Commanding his fastball and forcing poor swings with his changeup, De La Rosa (16-6) struck out four and kept the potent Dodgers quiet as the Rockies (66-75) built an early lead. Of course, the NL West-leading Dodgers (83-56) nearly pulled off yet another comeback in their hard-to-fathom second half.
But the Rockies held the lead, and allowed De La Rosa to match his 2009 career high for wins and remain tied with the Nationals' Jordan Zimmermann, who also won Wednesday, for the league lead. He could smile through the soreness that has been present every outing since he first suffered the injury while pitching at Toronto on June 17.
"They tell me, 'If you keep pitching like that, next year we're going to do something to your thumb again,'" De La Rosa said.
The thumb issue is vexing, but it beats the daylights out of what De La Rosa dealt with in 2011 and 2012. He suffered a left elbow injury in May 2011 that forced him to undergo Tommy John surgery, and last year had a setback during rehab and made three ineffective starts at the end of the season. Now he has returned to his spot among the NL's best left-handed starters.
"It's pretty amazing, missing a year and a half, coming back and pitching like he has," Rockies manager Walt Weiss said. "His thumb always hurts. It's just to what degree. But he did a great job.
"There have been a couple of times where it flared up real good and we thought he would miss a start, maybe even DL [disabled list]. We've talked about that route when it was at his worst. But he seems to bounce back and he seems to be able to pitch with it."
De La Rosa pitched through two hits and one run in the first.
"They're good hitters, but after that I made adjustments and kept the ball down," De La Rosa said.
He kept the Dodgers quiet until the sixth. That was when Nick Punto, Hanley Ramirez and Michael Young all singled to load the bases. De La Rosa forced a Scott Van Slyke double-play grounder that allowed a run to score, then worked A.J. Ellis into a grounder back to the mound.
"They've got to be sitting on changeup in certain situations," said Todd Helton, who helped De La Rosa to an early lead with a solo home run. "But even when they make contact, they don't do what they want to with the ball."

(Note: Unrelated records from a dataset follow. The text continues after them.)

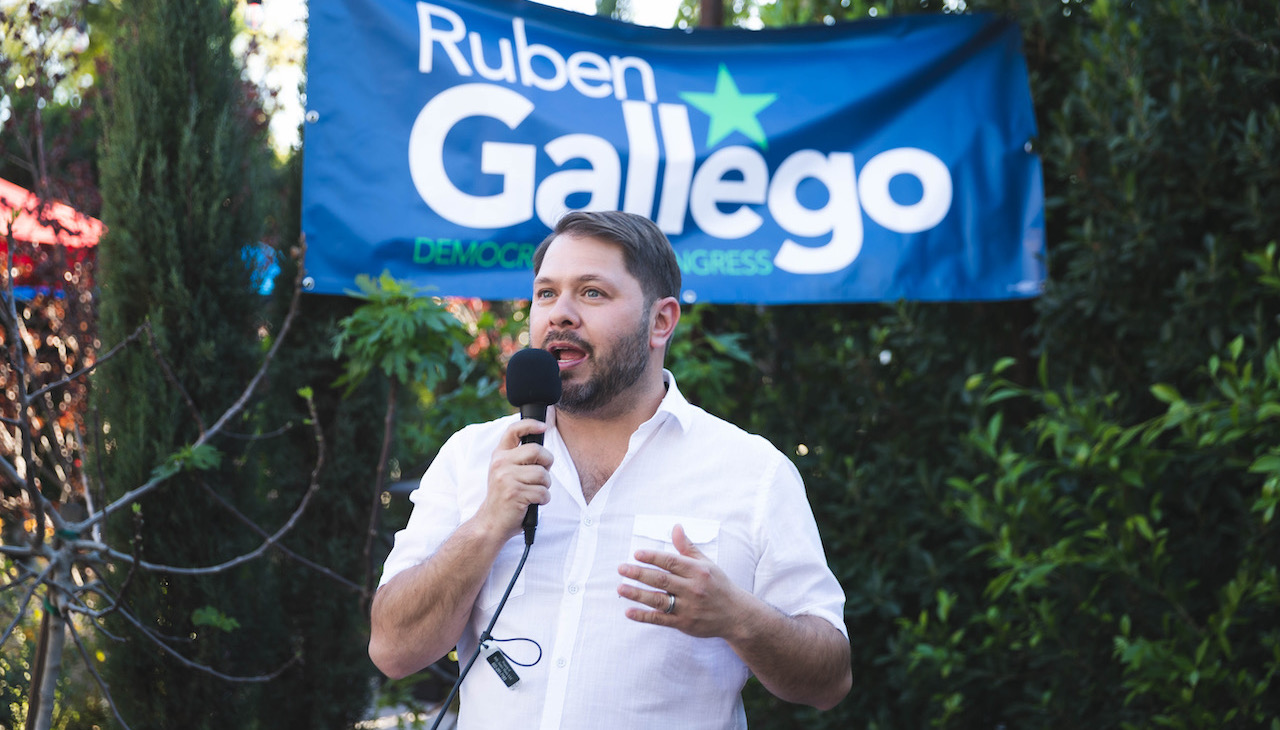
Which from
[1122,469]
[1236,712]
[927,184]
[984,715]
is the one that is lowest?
[984,715]

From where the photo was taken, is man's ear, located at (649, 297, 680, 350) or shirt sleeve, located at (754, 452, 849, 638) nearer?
shirt sleeve, located at (754, 452, 849, 638)

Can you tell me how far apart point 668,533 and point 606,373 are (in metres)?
0.38

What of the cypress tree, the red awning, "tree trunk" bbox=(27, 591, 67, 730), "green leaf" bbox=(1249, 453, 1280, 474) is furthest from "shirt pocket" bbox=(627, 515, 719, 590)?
the red awning

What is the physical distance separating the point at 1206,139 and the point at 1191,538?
4.89 feet

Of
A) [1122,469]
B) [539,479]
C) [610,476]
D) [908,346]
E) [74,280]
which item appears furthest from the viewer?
[74,280]

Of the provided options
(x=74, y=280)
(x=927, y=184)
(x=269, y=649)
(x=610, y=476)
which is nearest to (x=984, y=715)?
(x=927, y=184)

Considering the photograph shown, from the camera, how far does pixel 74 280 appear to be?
15.7ft

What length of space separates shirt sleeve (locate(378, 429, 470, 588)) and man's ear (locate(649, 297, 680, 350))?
1.68 ft

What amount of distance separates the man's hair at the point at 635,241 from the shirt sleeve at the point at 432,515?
19.9 inches

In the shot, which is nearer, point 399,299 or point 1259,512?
point 1259,512

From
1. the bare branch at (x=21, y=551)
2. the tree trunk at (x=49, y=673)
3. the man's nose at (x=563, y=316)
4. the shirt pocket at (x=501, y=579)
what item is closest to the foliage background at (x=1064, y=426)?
the tree trunk at (x=49, y=673)

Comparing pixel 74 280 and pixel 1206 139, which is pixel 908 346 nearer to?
pixel 1206 139

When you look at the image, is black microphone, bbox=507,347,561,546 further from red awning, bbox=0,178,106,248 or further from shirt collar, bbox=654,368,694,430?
red awning, bbox=0,178,106,248

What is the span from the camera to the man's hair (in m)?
2.30
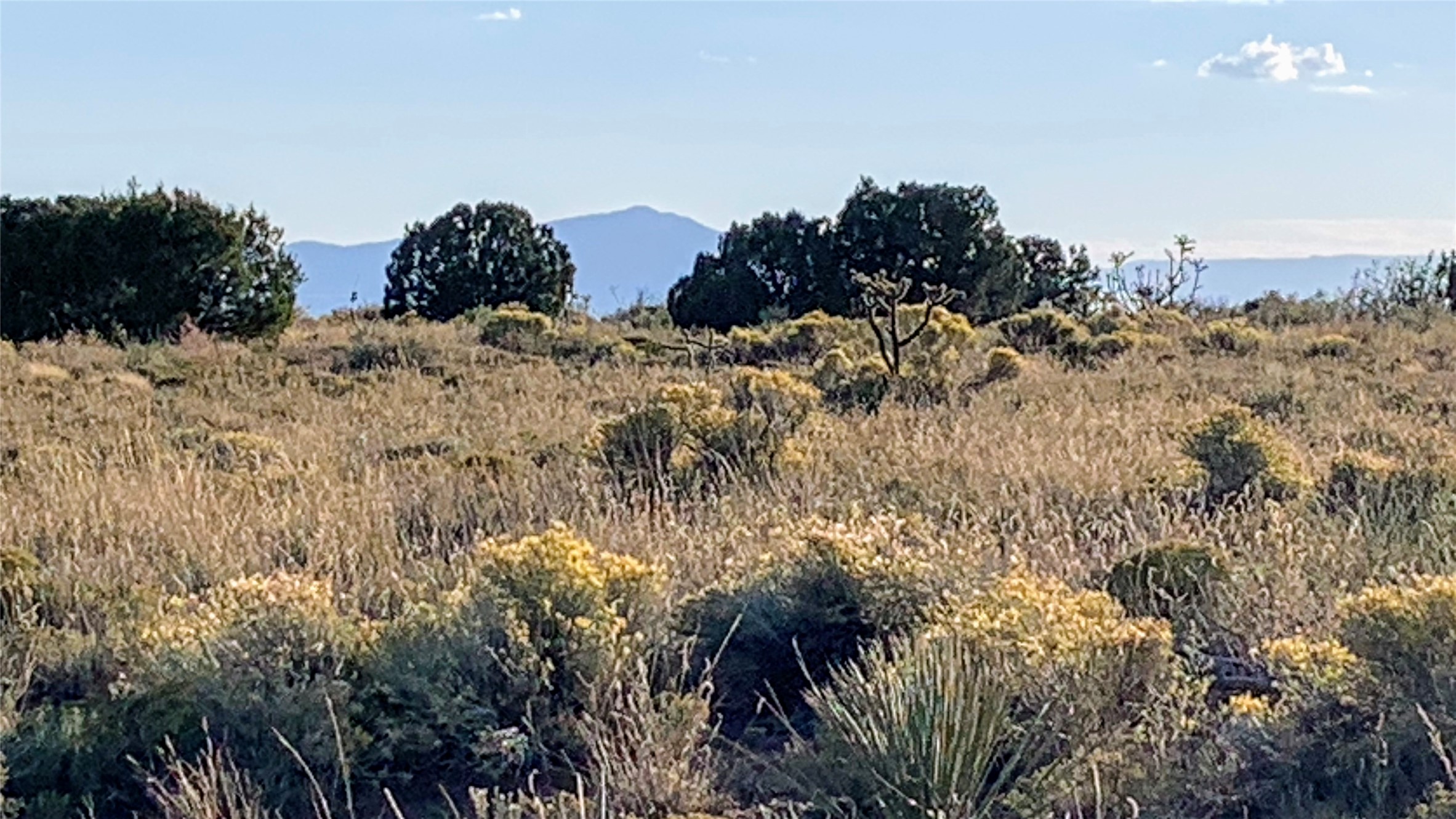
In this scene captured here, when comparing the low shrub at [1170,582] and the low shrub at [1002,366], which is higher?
the low shrub at [1002,366]

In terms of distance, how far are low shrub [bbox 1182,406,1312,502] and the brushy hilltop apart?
0.02m

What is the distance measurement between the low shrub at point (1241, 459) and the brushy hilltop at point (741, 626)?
2 cm

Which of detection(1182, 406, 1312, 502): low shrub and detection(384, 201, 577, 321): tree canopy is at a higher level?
detection(384, 201, 577, 321): tree canopy

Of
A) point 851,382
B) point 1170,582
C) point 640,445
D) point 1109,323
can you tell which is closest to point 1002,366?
point 851,382

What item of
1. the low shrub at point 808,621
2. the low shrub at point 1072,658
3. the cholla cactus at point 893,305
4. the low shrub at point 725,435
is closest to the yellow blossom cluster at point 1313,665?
the low shrub at point 1072,658

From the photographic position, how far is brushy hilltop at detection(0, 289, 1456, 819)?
306 centimetres

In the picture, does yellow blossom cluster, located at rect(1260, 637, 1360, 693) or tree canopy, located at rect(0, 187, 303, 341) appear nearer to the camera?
yellow blossom cluster, located at rect(1260, 637, 1360, 693)

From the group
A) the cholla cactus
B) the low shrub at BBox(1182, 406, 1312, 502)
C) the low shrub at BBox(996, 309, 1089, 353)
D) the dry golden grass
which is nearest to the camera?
the dry golden grass

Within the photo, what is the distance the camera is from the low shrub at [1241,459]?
600 cm

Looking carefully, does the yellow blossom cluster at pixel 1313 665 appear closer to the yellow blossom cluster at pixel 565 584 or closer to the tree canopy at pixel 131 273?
the yellow blossom cluster at pixel 565 584

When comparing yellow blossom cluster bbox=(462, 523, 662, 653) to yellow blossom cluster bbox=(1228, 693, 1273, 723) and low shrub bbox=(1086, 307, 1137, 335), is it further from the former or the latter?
low shrub bbox=(1086, 307, 1137, 335)

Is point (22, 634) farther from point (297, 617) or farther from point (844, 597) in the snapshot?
point (844, 597)

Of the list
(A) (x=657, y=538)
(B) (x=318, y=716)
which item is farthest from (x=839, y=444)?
(B) (x=318, y=716)

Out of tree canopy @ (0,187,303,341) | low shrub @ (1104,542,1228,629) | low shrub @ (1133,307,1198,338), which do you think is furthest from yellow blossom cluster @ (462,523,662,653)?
tree canopy @ (0,187,303,341)
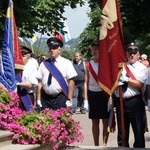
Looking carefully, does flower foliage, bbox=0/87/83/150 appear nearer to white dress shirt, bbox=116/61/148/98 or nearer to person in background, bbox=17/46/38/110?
white dress shirt, bbox=116/61/148/98

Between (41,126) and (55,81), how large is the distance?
1.17 m

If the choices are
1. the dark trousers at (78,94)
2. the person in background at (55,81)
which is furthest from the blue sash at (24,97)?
the dark trousers at (78,94)

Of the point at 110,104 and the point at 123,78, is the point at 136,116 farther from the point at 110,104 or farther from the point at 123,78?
the point at 123,78

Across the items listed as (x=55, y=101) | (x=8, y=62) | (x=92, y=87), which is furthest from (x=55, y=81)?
(x=8, y=62)

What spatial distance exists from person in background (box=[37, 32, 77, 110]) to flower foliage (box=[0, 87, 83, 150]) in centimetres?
64

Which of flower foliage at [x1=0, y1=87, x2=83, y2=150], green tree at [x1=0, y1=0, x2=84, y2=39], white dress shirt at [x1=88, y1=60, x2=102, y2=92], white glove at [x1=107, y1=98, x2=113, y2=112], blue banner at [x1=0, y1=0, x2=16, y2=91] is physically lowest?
flower foliage at [x1=0, y1=87, x2=83, y2=150]

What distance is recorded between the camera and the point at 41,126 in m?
7.35

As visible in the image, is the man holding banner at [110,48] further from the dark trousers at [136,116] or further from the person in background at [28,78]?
the person in background at [28,78]

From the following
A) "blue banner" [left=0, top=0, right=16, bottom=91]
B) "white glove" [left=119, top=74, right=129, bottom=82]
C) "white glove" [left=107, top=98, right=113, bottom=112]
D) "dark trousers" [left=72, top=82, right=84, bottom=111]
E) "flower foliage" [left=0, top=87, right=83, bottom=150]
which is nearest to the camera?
"flower foliage" [left=0, top=87, right=83, bottom=150]

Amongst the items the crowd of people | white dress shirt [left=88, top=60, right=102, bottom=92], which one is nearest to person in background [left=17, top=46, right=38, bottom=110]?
the crowd of people

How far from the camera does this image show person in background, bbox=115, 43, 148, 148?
317 inches

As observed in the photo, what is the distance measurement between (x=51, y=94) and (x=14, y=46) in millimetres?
1425

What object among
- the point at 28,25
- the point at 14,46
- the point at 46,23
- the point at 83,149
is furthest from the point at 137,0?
the point at 83,149

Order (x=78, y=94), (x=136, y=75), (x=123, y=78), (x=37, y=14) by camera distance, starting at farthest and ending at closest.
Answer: (x=37, y=14), (x=78, y=94), (x=136, y=75), (x=123, y=78)
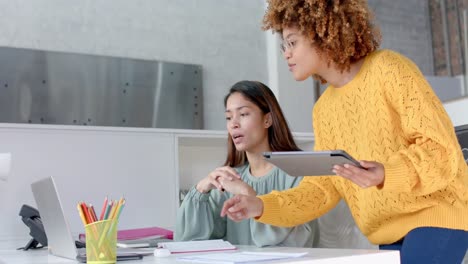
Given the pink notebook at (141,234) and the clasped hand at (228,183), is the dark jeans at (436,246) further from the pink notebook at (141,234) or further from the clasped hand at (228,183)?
the pink notebook at (141,234)

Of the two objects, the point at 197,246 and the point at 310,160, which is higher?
the point at 310,160

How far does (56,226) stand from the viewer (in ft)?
5.30

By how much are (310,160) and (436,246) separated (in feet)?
1.33

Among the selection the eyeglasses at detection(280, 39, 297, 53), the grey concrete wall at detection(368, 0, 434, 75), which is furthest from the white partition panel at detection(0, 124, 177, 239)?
the grey concrete wall at detection(368, 0, 434, 75)

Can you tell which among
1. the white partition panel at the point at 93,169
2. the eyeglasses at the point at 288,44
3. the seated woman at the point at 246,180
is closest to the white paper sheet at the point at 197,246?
the seated woman at the point at 246,180

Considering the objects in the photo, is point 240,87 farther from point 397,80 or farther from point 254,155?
point 397,80

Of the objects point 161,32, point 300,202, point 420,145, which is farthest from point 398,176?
point 161,32

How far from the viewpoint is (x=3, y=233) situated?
2.48 meters

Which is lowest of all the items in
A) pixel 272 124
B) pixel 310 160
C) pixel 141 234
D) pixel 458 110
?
pixel 141 234

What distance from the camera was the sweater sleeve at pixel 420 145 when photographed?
1.44 metres

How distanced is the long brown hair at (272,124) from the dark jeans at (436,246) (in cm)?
89

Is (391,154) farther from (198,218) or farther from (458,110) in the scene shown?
(458,110)

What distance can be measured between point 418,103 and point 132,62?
2511mm

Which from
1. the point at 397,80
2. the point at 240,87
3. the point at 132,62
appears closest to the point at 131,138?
the point at 240,87
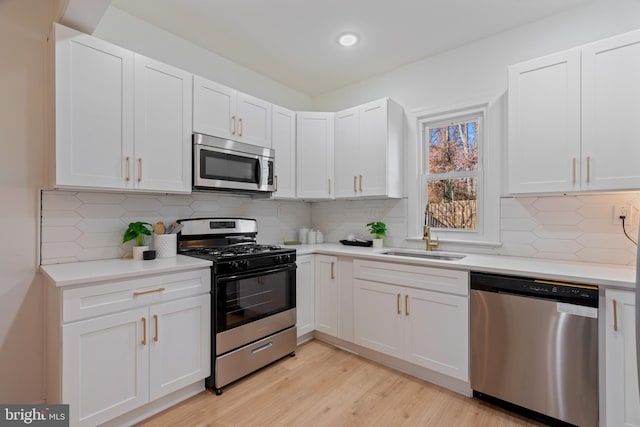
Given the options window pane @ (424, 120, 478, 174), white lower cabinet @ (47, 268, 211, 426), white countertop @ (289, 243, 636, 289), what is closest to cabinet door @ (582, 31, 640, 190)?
white countertop @ (289, 243, 636, 289)

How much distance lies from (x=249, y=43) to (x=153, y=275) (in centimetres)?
214

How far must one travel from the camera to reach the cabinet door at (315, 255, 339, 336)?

De La Rosa wasn't the only Rockies player to finish the night atop a statistical category.
Michael Cuddyer went 2-for-2 with a sacrifice fly, two RBIs and an intentional walk to lift his batting average to .331, which placed him in the NL batting lead at night's end. In his last 16 games, Cuddyer is 25-for-65 (.385) and has eight multihit performances.
The night wasn't a complete success for the Rockies. Rookie third baseman Nolan Arenado left after the top of the fourth with a bruised right thumb. Arenado has been dealing with the injury for weeks, but he aggravated it during an early at-bat, and committed a throwing error in the fourth inning. Weiss said Arenado is "day to day."
In their search for pitching depth, the Dodgers recently signed right-hander Edinson Volquez (9-11) after he was let go by the Padres. Volquez's Dodgers debut came just in time for the Rockies, who bested him for four runs on six hits -- including Helton's 12th homer of the season -- in four innings.
In six starts against the Rockies this season, Volquez is 0-5 with a 12.43 ERA, including 0-3, 13.78 in four starts at Coors. In his career, Volquez has a 7.80 ERA in 13 games against the Rockies, and an 8.45 ERA in eight games at Coors.
"They hit some balls hard, but he made some good pitches, we thought," Dodgers manager Don Mattingly said. "I thought he threw the ball OK. He threw some balls the way we want and some not as consistent. We're trying to get him more consistent so his confidence grows and our confidence grows."
The Rockies also touched reliever Carlos Marmol for three runs and three hits in the seventh to take a 7-2 lead.
However, Rockies reliever Matt Belisle gave up three runs on four hits in the eighth. The inning was helped along by second baseman Josh Rutledge's error on Ellis' hard grounder, which could have been an inning-ending double play. But Manuel Corpas entered with one out to face standout Dodgers sent up in pinch-hit roles.
Corpas struck out Carl Crawford swinging and Yasiel Puig with an awkward 3-2 swing. Puig was looking for a slider, Corpas' usual out pitch. But catcher Wilin Rosario convinced Corpas to use his fastball inside.
"I think that was a good idea -- he was not looking for a fastball inside," Corpas said.
Rex Brothers pitched the ninth for his 15th save.